◆ Extract to read ◆

BEGIN

Brain Power of Children is Sapped by Late Nights
Recent research suggests that lax bedtime rules and late nights can blunt the minds of children. The findings on brain power and its correlation to sleep patterns comes from a UK study of more than 11,000 seven-year-olds.
Those children who had no set bedtimes or who went to bed later than 21:0-0 had lower tests scores for math and reading.
The study's authors say lack of sleep may disrupt the natural body rhythms and impair how well the brains learns and retains new information.
The researchers gathered the data on the children in the study at the ages of three, five and seven to interpret how well they were doing with learning and whether thought processes might be related to their sleeping habits.
Professor Amanda Sacker of University College in London, one of the study's authors, noted, "Establishing a good bedtime routine early in childhood probably is best, but it's never too late."
She explained erratic bedtimes were most common in children who were three years of age, when approximately one in five of the children had varying bedtimes.
By the time the children were seven, more than half of them had a regular bedtime between 19:30 and 20:30.
The children who had never had regular bedtimes tended to test far lower than their classmates in terms of test scores for math, spatial awareness and reading.
Interestingly, the impact was more obvious throughout early childhood in girls than in boys, and appeared to have a cumulative effect.

END

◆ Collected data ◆
BEGIN

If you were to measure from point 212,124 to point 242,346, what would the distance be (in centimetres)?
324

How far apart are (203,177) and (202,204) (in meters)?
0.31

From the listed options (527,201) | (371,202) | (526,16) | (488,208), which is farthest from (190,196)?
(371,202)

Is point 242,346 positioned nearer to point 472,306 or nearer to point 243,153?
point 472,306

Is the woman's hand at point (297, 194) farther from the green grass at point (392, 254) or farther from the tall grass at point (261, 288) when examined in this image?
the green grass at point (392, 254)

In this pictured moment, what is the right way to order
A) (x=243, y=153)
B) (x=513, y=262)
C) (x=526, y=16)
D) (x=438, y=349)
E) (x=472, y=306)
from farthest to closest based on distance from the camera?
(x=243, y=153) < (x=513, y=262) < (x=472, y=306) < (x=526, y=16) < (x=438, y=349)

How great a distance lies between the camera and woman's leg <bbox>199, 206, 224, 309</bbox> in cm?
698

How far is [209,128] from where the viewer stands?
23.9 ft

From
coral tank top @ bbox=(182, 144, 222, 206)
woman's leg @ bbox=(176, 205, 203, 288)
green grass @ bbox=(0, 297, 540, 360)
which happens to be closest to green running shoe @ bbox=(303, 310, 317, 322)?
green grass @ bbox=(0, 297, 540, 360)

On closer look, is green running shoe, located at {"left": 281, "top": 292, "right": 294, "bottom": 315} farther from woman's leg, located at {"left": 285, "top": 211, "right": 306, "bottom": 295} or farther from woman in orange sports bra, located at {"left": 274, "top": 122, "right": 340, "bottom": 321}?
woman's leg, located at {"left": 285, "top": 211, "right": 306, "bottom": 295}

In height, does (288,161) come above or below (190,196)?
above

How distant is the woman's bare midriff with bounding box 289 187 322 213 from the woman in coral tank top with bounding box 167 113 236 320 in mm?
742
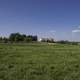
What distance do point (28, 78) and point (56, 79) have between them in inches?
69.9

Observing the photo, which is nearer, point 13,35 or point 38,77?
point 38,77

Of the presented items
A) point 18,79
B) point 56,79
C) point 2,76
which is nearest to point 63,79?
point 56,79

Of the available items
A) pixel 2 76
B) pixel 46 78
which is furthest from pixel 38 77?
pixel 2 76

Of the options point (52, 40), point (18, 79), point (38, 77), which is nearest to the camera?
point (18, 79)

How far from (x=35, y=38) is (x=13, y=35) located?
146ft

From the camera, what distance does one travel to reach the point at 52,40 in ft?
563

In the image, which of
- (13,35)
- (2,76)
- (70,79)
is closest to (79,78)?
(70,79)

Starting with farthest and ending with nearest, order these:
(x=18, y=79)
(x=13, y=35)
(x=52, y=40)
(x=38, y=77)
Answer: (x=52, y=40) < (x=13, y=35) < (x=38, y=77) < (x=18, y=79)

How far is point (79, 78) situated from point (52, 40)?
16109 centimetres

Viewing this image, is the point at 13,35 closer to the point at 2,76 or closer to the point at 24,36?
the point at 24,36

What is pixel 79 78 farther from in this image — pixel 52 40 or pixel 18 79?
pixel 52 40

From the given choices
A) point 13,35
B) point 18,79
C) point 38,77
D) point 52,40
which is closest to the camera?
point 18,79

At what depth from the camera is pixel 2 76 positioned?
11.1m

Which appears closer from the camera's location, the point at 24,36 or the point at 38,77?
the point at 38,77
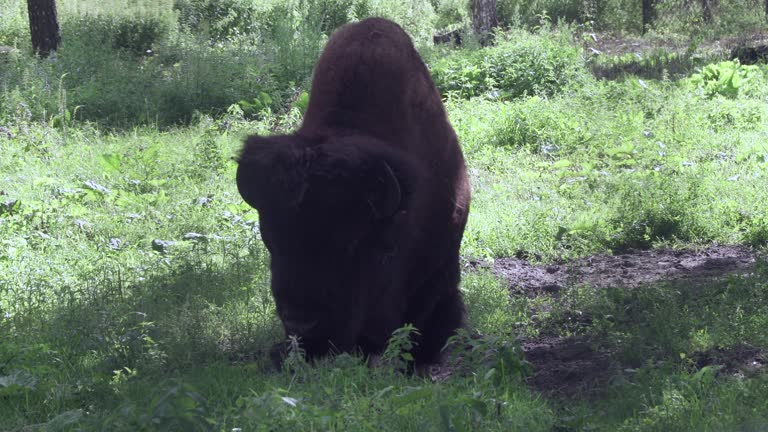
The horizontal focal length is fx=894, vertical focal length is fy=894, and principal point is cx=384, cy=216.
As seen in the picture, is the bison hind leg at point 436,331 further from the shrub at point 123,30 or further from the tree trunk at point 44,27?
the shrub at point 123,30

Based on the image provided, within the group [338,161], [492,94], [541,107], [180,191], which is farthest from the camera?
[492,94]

END
BEGIN

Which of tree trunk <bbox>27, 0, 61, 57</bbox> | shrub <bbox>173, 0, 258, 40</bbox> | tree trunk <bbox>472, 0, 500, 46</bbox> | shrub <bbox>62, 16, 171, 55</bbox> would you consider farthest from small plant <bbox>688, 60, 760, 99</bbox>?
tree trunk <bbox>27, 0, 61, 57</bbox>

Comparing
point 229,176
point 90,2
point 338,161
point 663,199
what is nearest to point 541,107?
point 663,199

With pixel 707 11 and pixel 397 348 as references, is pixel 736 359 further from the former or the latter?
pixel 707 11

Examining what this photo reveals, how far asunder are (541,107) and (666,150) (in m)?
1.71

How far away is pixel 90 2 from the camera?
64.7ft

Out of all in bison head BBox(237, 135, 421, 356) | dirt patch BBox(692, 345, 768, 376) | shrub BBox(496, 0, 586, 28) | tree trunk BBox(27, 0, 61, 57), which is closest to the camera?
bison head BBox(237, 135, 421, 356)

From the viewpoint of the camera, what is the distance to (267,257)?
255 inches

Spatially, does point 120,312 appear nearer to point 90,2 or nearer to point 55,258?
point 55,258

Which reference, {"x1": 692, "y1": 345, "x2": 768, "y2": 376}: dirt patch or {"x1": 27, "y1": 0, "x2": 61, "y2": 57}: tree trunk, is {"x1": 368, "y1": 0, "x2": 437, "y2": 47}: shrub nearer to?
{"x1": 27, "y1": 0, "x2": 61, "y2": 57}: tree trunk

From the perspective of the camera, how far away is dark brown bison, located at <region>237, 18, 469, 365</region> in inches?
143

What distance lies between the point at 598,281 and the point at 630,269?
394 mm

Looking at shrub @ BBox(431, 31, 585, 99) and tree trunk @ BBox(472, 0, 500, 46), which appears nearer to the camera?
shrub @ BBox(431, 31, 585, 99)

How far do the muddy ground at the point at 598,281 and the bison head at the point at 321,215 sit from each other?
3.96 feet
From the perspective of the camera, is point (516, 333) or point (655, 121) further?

END

◆ Work request ◆
How many seven-year-olds took part in the UK study described in the article on children's bedtimes above?

◆ Exercise result ◆
More than 11,000.